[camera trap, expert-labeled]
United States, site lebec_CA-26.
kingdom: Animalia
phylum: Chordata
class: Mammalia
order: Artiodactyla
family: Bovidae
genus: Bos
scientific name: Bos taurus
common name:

※

■ Assignment ■
Repeat the lines from the one containing "kingdom: Animalia" through the end of the listing, exactly and without any other lines; both ends are included.

■ Result of this exercise ■
kingdom: Animalia
phylum: Chordata
class: Mammalia
order: Artiodactyla
family: Bovidae
genus: Bos
scientific name: Bos taurus
common name:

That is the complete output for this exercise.